§ **TEXTO EM ESTUDO**
Política Nacional

Prisão de Bolsonaro interrompe calmaria no Supremo com nova divergência

Ministros têm demonstrado unidade nos últimos anos, mas já protagonizaram diversas dissonâncias; relembre casos emblemáticos

O STF (Supremo Tribunal Federal) deu seus primeiros sinais de divisão desde o início da investigação sobre a suposta tentativa de golpe de Estado após as eleições de 2022 depois que o ministro Alexandre de Moraes decretou a prisão domiciliar de Jair Bolsonaro (PL), em 4 de julho.

Para o magistrado, relator dos processos contra os acusados de golpismo, o ex-presidente descumpriu a medida cautelar que o proibia de se manifestar nas redes sociais quando teve ligações com o filho Flávio Bolsonaro (PL-RJ), a esposa Michelle Bolsonaro (PL) e o deputado Nikolas Ferreira (PL-MG) em protestos contra o STF exibidas e republicadas nas plataformas digitais.

As cautelares, avalizadas pela Primeira Turma da corte, receberam o voto contrário do ministro Luiz Fux. As discordâncias não param por aí e colegas próximos de Moraes, como Gilmar Mendes e Luís Roberto Barroso, têm o aconselhado a maneirar nas decisões diante da elevação da tensão entre Poderes – na Câmara, bolsonaristas chegaram obstruir os trabalhos da Casa em protesto contra a prisão – e das retaliações do presidente dos Estados Unidos, Donald Trump.

§ **TAREFA PROPOSTA 1**
Transcreva, sem alterações, o trecho da reportagem sobre a prisão de Bolsonaro que vai de "As cautelares, avalizadas" até "Unidos, Donald Trump.".
§ **TAREFA PROPOSTA 2**
De acordo com a reportagem sobre a prisão de Bolsonaro, qual ministro votou contra as medidas cautelares avalizadas pela Primeira Turma do STF?

§ **DADOS PARA ANÁLISE**
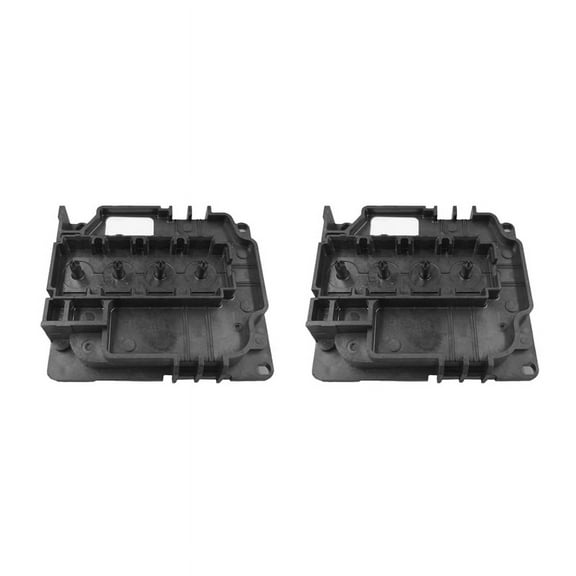 2X Suitable for 4720 I3200 Printhead Cover Printhead Adapter Manifold Suitable for Solvent UV Inkjet Printer,2 x Print head cover,black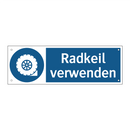 Radkeil verwenden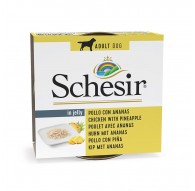 SCHESIR Chicken with pineapple in jelly - wet dog food - 150g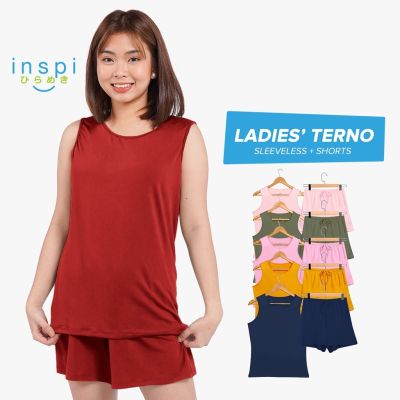 Terno ชุดนอนผู้หญิงสำหรับผู้หญิงชุดนอนแพมบาเฮย์ชุดนอนผู้หญิงชุดนอนสไตล์อินสตาเมเรียชุดนอนแขนกุดสำหรับกางเกงขาสั้นสตรีชุดนอนสตรีชุดใส่นอนชุดอยู่บ้านชุด Baju Atasan Trendy สำหรับผู้หญิง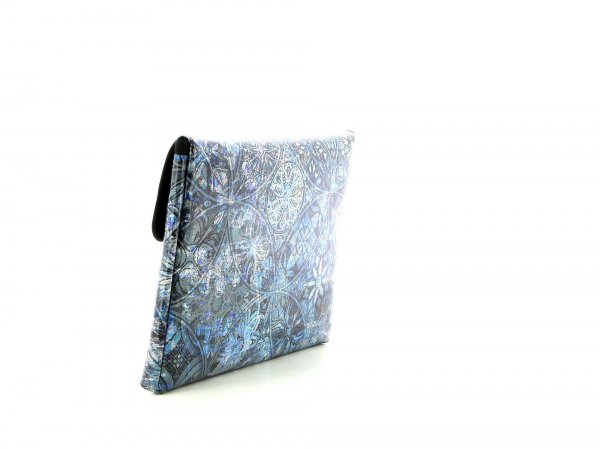 Tablet case Eggen 11'' Lafeid Blue, Grey, Flowers, Retro, Circles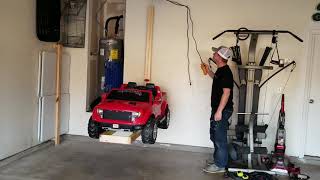 Power wheels lift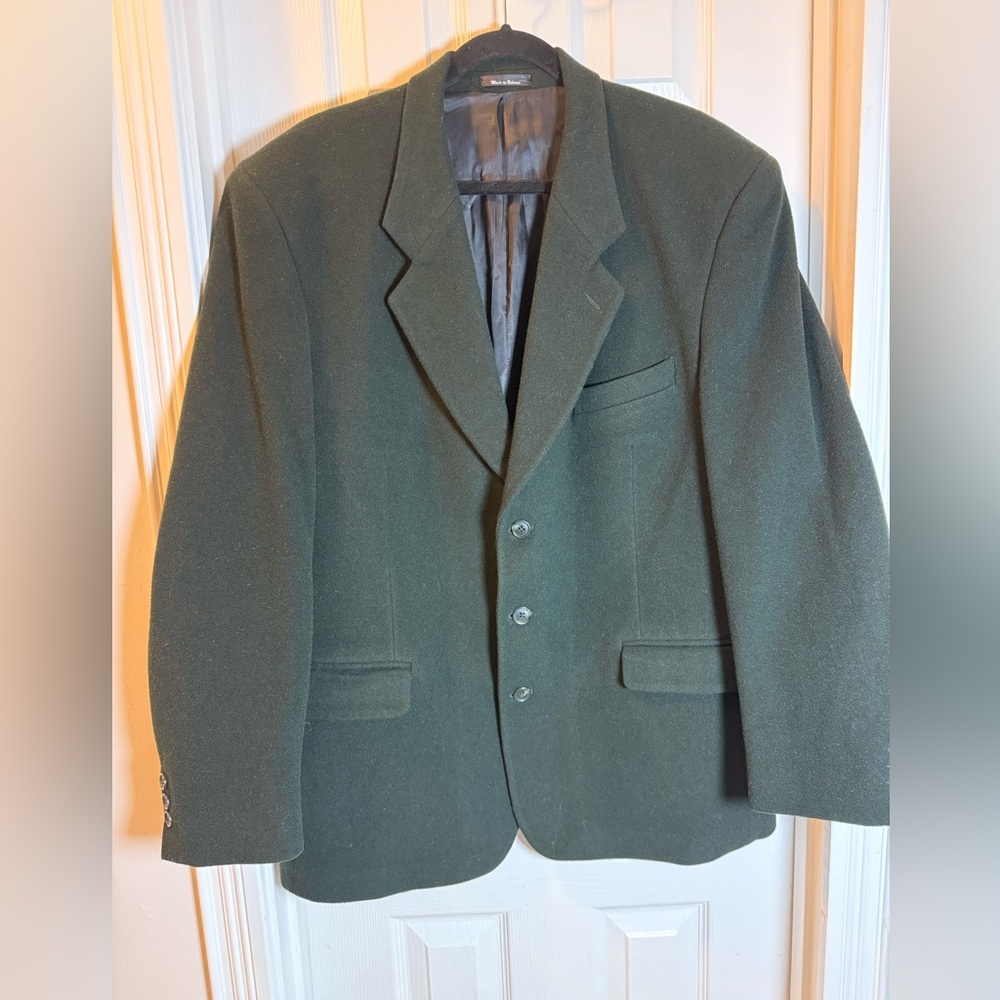 Old Money VTG Luxury Brand Cashmere &Silk Beroni Forest Green Men Classic Blazer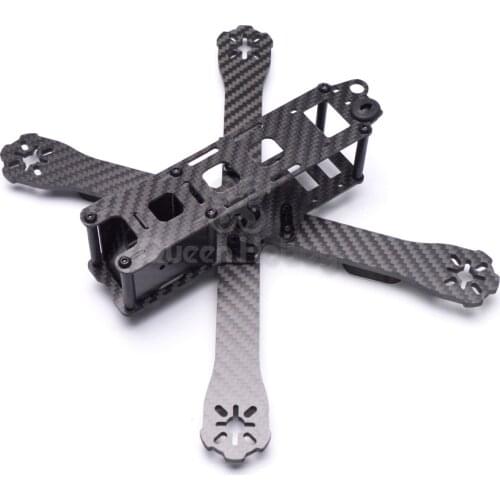 QAV-R 220mm FPV Racing Quadcopter 5" DIY Mini Cross Drone Pure Carbon Fiber Frame for Runcam Swift 600TVL Camera
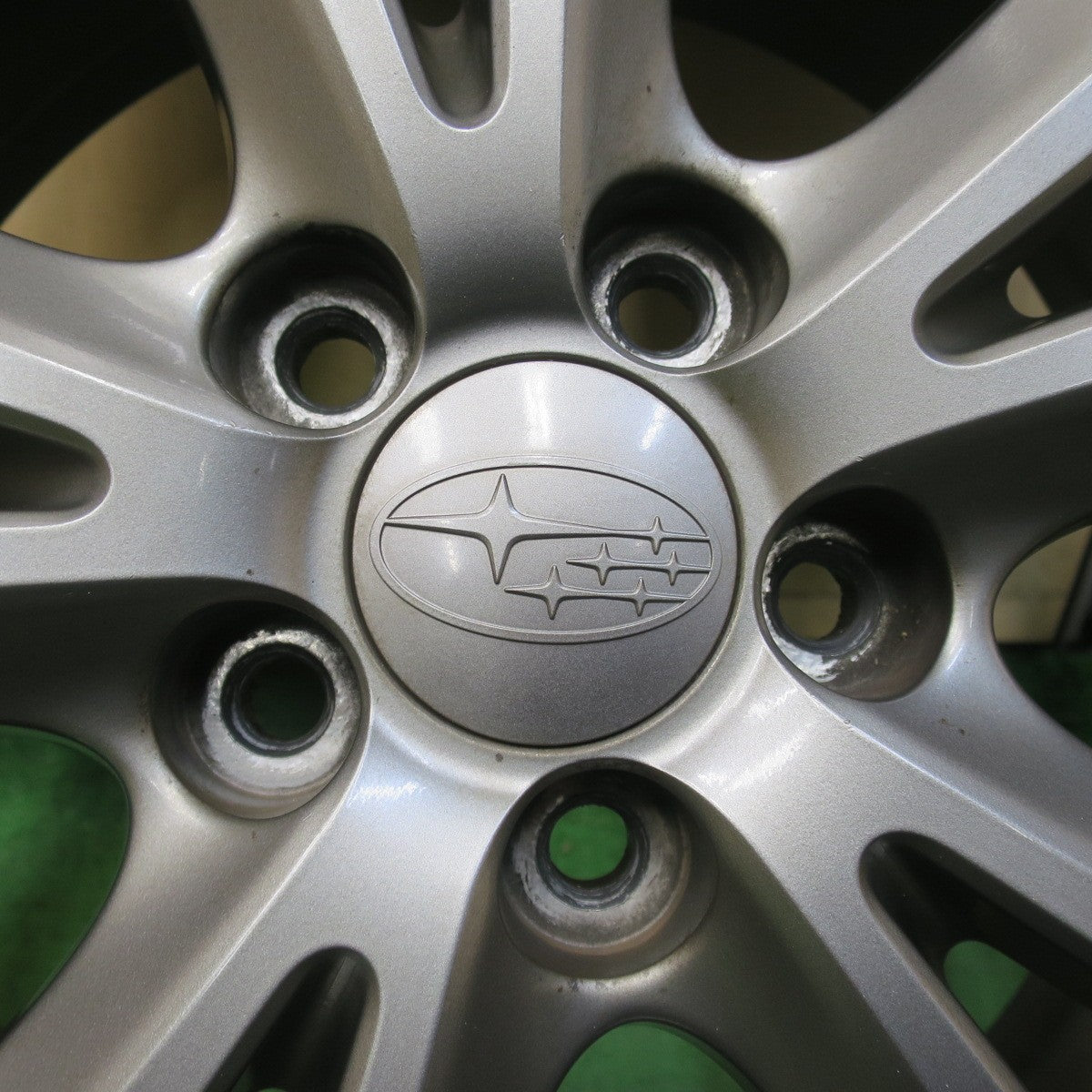 4本価格★スバル レガシィ 純正 215/50R17 ヨコハマ アドバン A10 17インチ PCD100/5H★6032510イノ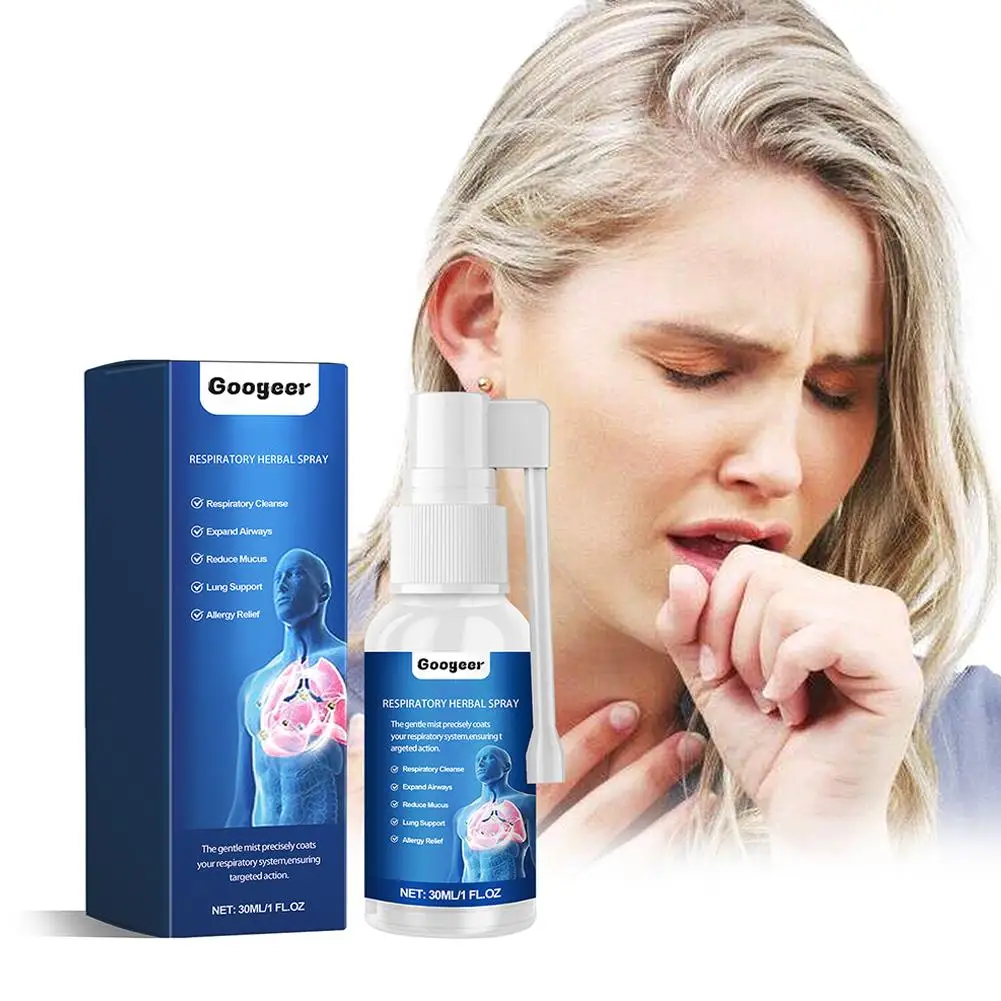 Spray liquide nettoyant pulmonaire, supplément de santé pulmonaire, 30ml, poignées de bœuf pour fumeurs et non fumeurs, extrait de plantes naturelles, W1T8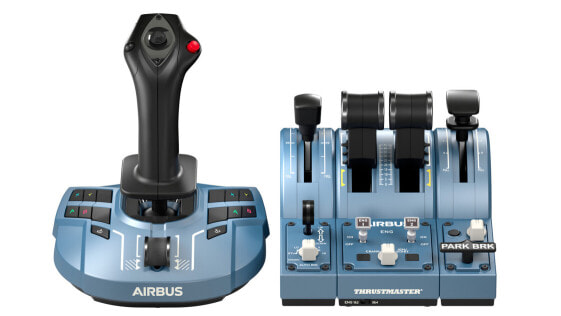 ThrustMaster TCA Captain Pack X Airbus Edition - Joystick + engine control lever - PC - Xbox - Directional buttons - Menu button - Select button - Share button - View button - Analogue - Wired - USB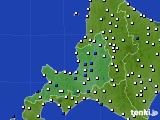 道央のアメダス実況(風向・風速)(2021年08月02日)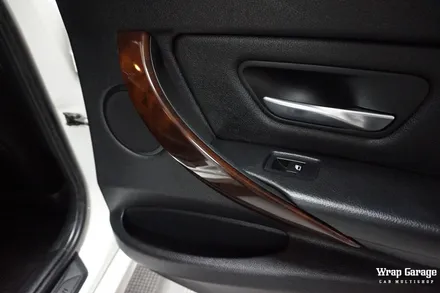 BMW 3시리즈 실내랩핑 SOTT리얼카본으로 우드를 새롭게 바꾸다! / 청주시 청원구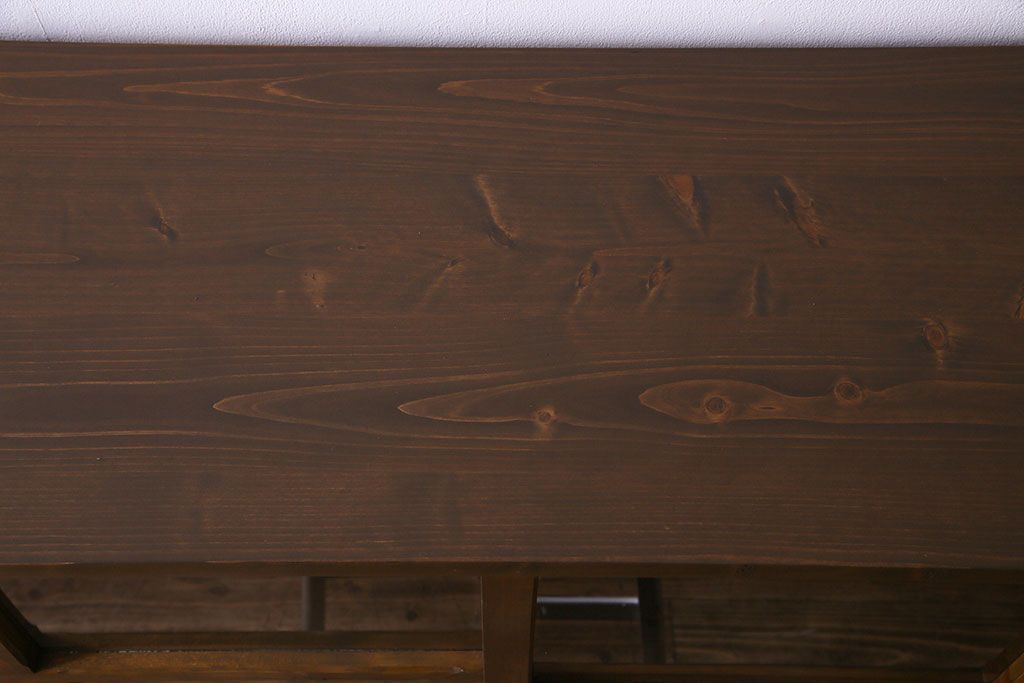 ラフジュ工房オリジナル　古い建具を活かしたガラス戸棚(食器棚、収納棚、陳列棚、キッチンボード)(2)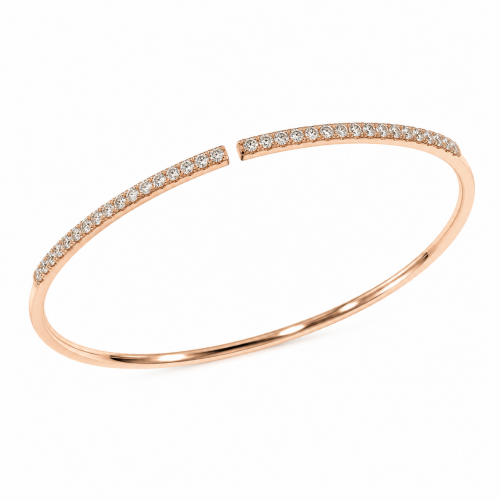 AMI LIGNE bracelet jonc diamants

§ **SUA RESPOSTA 1**
As cautelares, avalizadas pela Primeira Turma da corte, receberam o voto contrário do ministro Luiz Fux. As discordâncias não param por aí e colegas próximos de Moraes, como Gilmar Mendes e Luís Roberto Barroso, têm o aconselhado a maneirar nas decisões diante da elevação da tensão entre Poderes – na Câmara, bolsonaristas chegaram obstruir os trabalhos da Casa em protesto contra a prisão – e das retaliações do presidente dos Estados Unidos, Donald Trump.

§ **SUA RESPOSTA 2**
O ministro Luiz Fux.